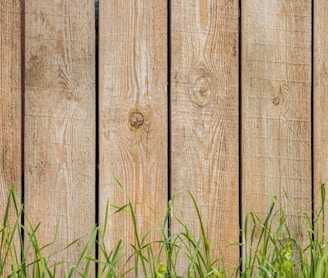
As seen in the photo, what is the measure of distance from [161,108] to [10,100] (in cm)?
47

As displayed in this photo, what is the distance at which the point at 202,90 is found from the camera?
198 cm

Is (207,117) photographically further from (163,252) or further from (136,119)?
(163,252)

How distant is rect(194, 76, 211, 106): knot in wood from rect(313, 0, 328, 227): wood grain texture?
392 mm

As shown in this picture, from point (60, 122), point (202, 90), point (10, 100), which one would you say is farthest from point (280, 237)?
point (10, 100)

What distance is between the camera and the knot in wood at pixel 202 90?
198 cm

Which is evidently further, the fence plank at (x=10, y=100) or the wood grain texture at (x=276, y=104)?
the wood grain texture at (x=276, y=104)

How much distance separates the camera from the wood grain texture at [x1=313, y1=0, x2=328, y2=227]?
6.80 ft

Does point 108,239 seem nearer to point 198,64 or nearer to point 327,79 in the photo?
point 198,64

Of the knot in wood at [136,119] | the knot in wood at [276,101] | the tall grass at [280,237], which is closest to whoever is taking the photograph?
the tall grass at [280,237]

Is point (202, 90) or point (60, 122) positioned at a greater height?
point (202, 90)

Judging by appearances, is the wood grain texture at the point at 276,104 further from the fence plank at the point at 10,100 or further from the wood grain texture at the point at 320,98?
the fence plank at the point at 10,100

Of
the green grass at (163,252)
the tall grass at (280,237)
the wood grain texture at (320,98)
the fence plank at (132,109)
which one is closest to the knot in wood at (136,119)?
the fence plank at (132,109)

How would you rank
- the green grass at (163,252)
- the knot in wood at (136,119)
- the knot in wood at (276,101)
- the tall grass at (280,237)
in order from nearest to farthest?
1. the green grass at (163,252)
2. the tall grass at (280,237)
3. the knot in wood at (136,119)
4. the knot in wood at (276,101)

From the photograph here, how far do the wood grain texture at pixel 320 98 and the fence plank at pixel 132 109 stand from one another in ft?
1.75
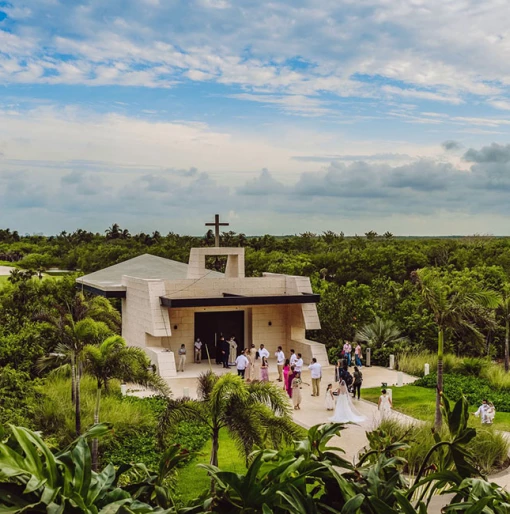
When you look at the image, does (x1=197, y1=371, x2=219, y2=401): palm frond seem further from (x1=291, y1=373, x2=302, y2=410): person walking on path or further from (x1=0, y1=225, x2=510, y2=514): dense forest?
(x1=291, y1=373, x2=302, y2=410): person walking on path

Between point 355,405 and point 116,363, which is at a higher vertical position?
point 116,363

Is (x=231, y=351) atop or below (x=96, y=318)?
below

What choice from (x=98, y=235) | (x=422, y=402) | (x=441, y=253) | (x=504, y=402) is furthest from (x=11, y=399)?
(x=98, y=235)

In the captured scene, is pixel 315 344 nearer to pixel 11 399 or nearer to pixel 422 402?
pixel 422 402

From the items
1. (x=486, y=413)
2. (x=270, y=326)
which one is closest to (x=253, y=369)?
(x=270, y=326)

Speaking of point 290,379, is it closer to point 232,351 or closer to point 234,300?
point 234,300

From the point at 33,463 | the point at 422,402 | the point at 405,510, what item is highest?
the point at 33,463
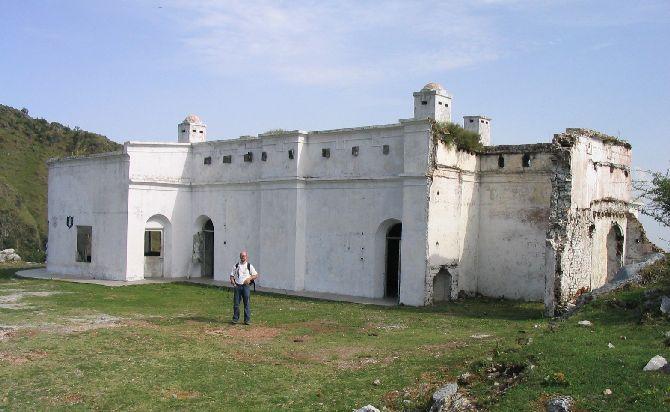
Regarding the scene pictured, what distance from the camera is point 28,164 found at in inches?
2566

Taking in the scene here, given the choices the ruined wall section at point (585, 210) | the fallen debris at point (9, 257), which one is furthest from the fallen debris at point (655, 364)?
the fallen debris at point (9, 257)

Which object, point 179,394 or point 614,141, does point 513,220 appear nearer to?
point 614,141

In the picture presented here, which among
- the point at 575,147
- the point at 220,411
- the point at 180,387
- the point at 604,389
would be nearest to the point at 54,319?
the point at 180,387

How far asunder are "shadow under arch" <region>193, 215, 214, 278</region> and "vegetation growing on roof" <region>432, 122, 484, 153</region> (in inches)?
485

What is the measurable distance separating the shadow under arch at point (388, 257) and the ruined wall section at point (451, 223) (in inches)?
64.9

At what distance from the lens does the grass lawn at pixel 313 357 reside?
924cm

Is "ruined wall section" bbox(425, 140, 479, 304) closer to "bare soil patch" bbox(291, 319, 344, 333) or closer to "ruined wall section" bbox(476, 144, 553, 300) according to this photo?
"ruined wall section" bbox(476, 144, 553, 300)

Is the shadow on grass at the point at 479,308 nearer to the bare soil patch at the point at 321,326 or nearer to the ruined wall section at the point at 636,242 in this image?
================
→ **Task instructions**:
Quote the records in full and exactly; skip any image.

→ **Answer below**:
As seen in the photo, what is the measure of distance from [161,108] to [10,100] (in cm)?
47

As displayed in this photo, what is the distance at which the point at 202,90 is found from the camera?
198 cm

Is (207,117) photographically further from (163,252) or further from (136,119)?
(163,252)

How distant is rect(194, 76, 211, 106): knot in wood from rect(313, 0, 328, 227): wood grain texture?
392 mm

As shown in this picture, from point (60, 122), point (202, 90), point (10, 100), which one would you say is farthest from point (280, 237)?
point (10, 100)

What distance is between the camera and the knot in wood at pixel 202 90?
198 cm

Which is evidently further, the fence plank at (x=10, y=100) or the wood grain texture at (x=276, y=104)?
the wood grain texture at (x=276, y=104)

How much distance separates the camera from the wood grain texture at [x1=313, y1=0, x2=328, y2=227]?
6.80 ft

Does point 108,239 seem nearer to point 198,64 or nearer to point 327,79 in the photo?
point 198,64

Of the knot in wood at [136,119] | the knot in wood at [276,101] | the tall grass at [280,237], which is closest to whoever is taking the photograph?
the tall grass at [280,237]

Is point (202, 90) or point (60, 122) positioned at a greater height?
point (202, 90)

Judging by appearances, is the wood grain texture at the point at 276,104 further from the fence plank at the point at 10,100 or further from the wood grain texture at the point at 320,98?
the fence plank at the point at 10,100

Of
the green grass at (163,252)
the tall grass at (280,237)
the wood grain texture at (320,98)
the fence plank at (132,109)
which one is closest to the knot in wood at (136,119)?
the fence plank at (132,109)

How would you rank
- the green grass at (163,252)
- the knot in wood at (136,119)
- the knot in wood at (276,101)
- the tall grass at (280,237)
in order from nearest to farthest?
1. the green grass at (163,252)
2. the tall grass at (280,237)
3. the knot in wood at (136,119)
4. the knot in wood at (276,101)

From the photograph here, how far do the wood grain texture at pixel 320 98 and the fence plank at pixel 132 109 stand from one another in ft?
1.75
When you look at the image, does (x1=197, y1=371, x2=219, y2=401): palm frond seem further from (x1=291, y1=373, x2=302, y2=410): person walking on path or further from (x1=0, y1=225, x2=510, y2=514): dense forest?
(x1=291, y1=373, x2=302, y2=410): person walking on path

Between point 355,405 and point 116,363, which is at a higher vertical position?
point 116,363

Is (x=231, y=351) atop or below (x=96, y=318)?
below

What choice from (x=98, y=235) | (x=422, y=402) | (x=441, y=253) | (x=504, y=402) is furthest from (x=11, y=399)?
(x=98, y=235)

In the captured scene, is pixel 315 344 nearer to pixel 11 399 or nearer to pixel 422 402?
pixel 422 402

From the items
1. (x=486, y=413)
2. (x=270, y=326)
which one is closest to (x=253, y=369)?
(x=270, y=326)

Speaking of point 290,379, is it closer to point 232,351 or closer to point 234,300?
point 234,300

From the point at 33,463 | the point at 422,402 | the point at 405,510, what item is highest?
the point at 33,463
Regarding the scene pictured, what distance from the camera is point 28,164 found at in inches?
2566

Taking in the scene here, given the choices the ruined wall section at point (585, 210) | the fallen debris at point (9, 257), which one is furthest from the fallen debris at point (655, 364)?
the fallen debris at point (9, 257)

Which object, point 179,394 or point 614,141, does point 513,220 appear nearer to?
point 614,141

In the picture presented here, which among
- the point at 575,147
- the point at 220,411
- the point at 180,387
- the point at 604,389
would be nearest to the point at 54,319?
the point at 180,387

How far asunder are "shadow under arch" <region>193, 215, 214, 278</region> and "vegetation growing on roof" <region>432, 122, 484, 153</region> (in inches)?
485

What is the measurable distance separating the shadow under arch at point (388, 257) and the ruined wall section at point (451, 223) (in inches)?
64.9

At what distance from the lens does the grass lawn at pixel 313 357 reside?
924cm

Is "ruined wall section" bbox(425, 140, 479, 304) closer to "bare soil patch" bbox(291, 319, 344, 333) or closer to "ruined wall section" bbox(476, 144, 553, 300) according to this photo?
"ruined wall section" bbox(476, 144, 553, 300)

Is the shadow on grass at the point at 479,308 nearer to the bare soil patch at the point at 321,326 or nearer to the ruined wall section at the point at 636,242 in this image?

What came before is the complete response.